= William McKane =

Biblical scholar (1921–2004)

William McKane, (21 February 1921 – 4 September 2004) was a Scottish Hebraist, Old Testament scholar and Church of Scotland minister. He was the Professor of Hebrew and Oriental Languages at the University of St Andrews from 1968 to 1990.

== Early life and education ==
Born in Dundee on 21 February 1921, McKane attended Stobswell School and then work in a clerical position at a jute processing firm. He decided to become a minister in the Original Secession Church. After service in the RAF during the Second World War, he matriculated at the University of St Andrews in 1946. He studied English and philosophy while also studying for the priesthood (he was ordained in 1949 and entered the Church of Scotland seven years later). After graduating, he studied Semitic languages at the University of Glasgow, completing that degree in 1952. He then carried out doctoral studies, earning a PhD in 1956.

== Career, research, honours and retirement ==
In 1953, McKane was appointed an assistant in Hebrew at the University of Glasgow. Three years later, he was promoted to a lectureship and in 1965 he was made a senior lecturer. In 1968, he moved to the University of St Andrews to be the Professor of Hebrew and Oriental Languages. While there, he served as dean of the Faculty of Divinity from 1973 to 1977 and as the principal of St Mary's College from 1982 to 1986. He retired in 1990.

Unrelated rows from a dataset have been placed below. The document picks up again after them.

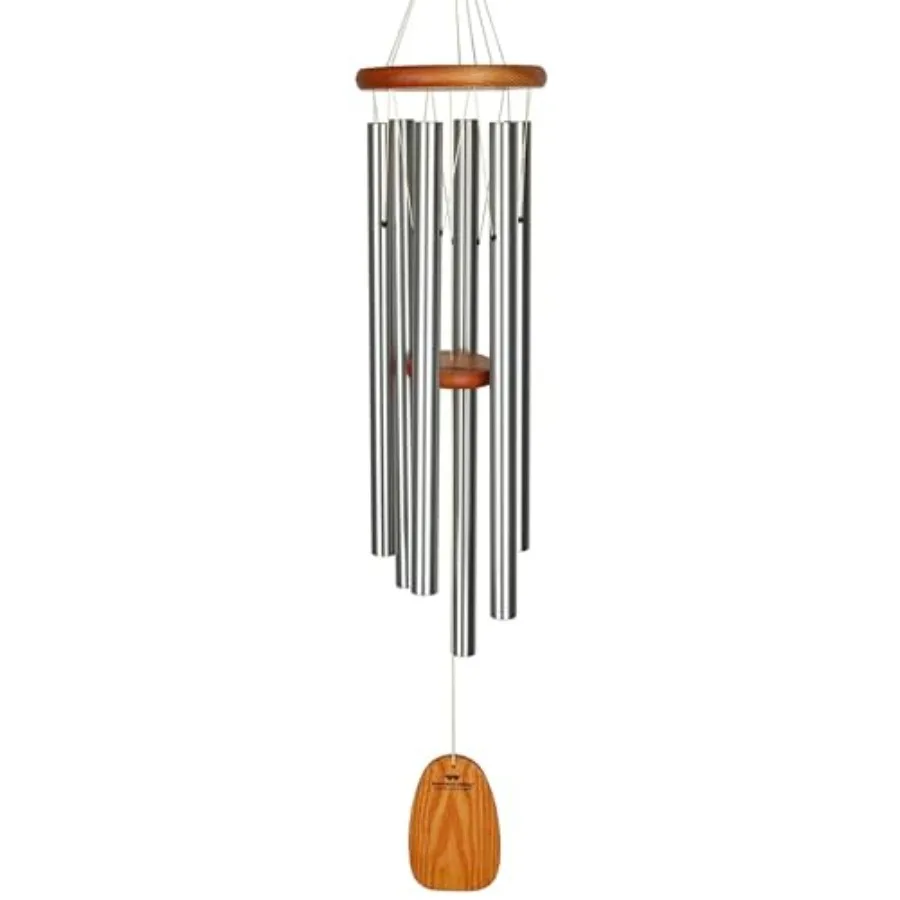 Outdoor Wind Chime for Patio, Porch, Garden: 40 Medium Silver Aluminum, Soothing Tone, Memorial Gift for Loved Ones
Outdoor Wind Chime for Patio, Porch, Garden: 40 Medium Silver Aluminum, Soothing Tone, Memorial Gift for Loved Ones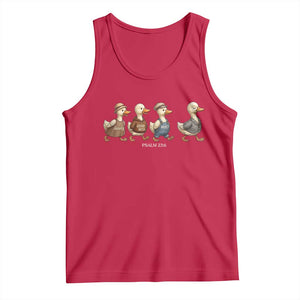 Funny Christian Psalm 23:6 Duck Pun Tank Top Surely Goodness and Mercy Cute Bible Humor Gift TS02 Red Print Your Wear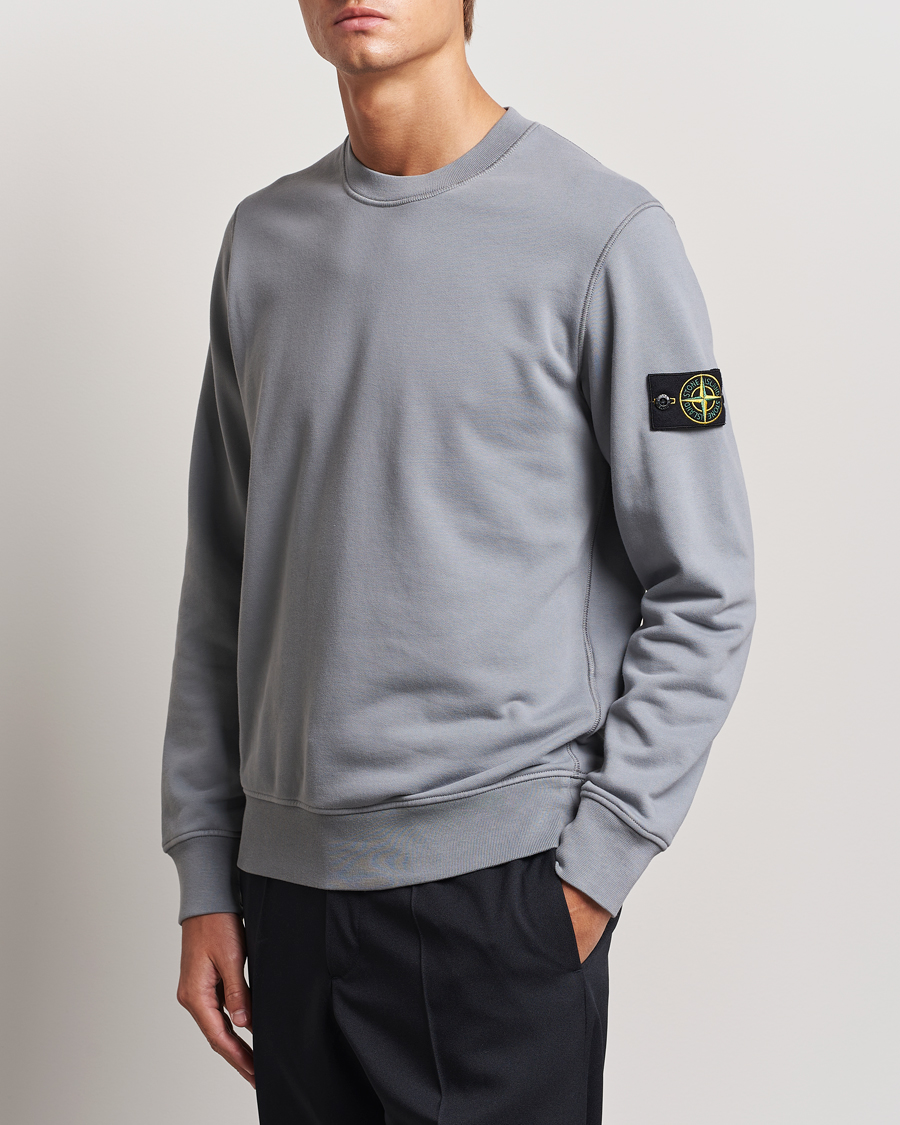 Heren | Truien | Stone Island | Garment Dyed Fleece Sweatshirt Grey Green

McKane was the author of Prophets and Wise Men (1965), I and II Samuel (1966), Proverbs: A New Approach (1970), Studies in the Patriarchal Narratives (1979), A Critical and Exegetical Commentary on Jeremiah (2 vols., 1986 and 1996), Selected Christian Hebraists (1989), A Late Harvest (1995), Michah: Introduction and Commentary (1998).

==Honours and awards==
He was elected a Fellow of the British Academy (FBA) in 1980 and a Fellow of the Royal Society of Edinburgh (FRSE) in 1984. He received the Burkitt Medal from the British Academy (1985), and the DLitt degree from Glasgow (1980). In 1984 he received an honorary degree from the University of Glasgow.

==Death==
McKane died on 4 September 2004, leaving a widow and five children. He was the last surviving Original Succession Church minister, and the only one living into the 21st century. Robert Robertson had been the only other minister living into the 1990's, dying in 1992.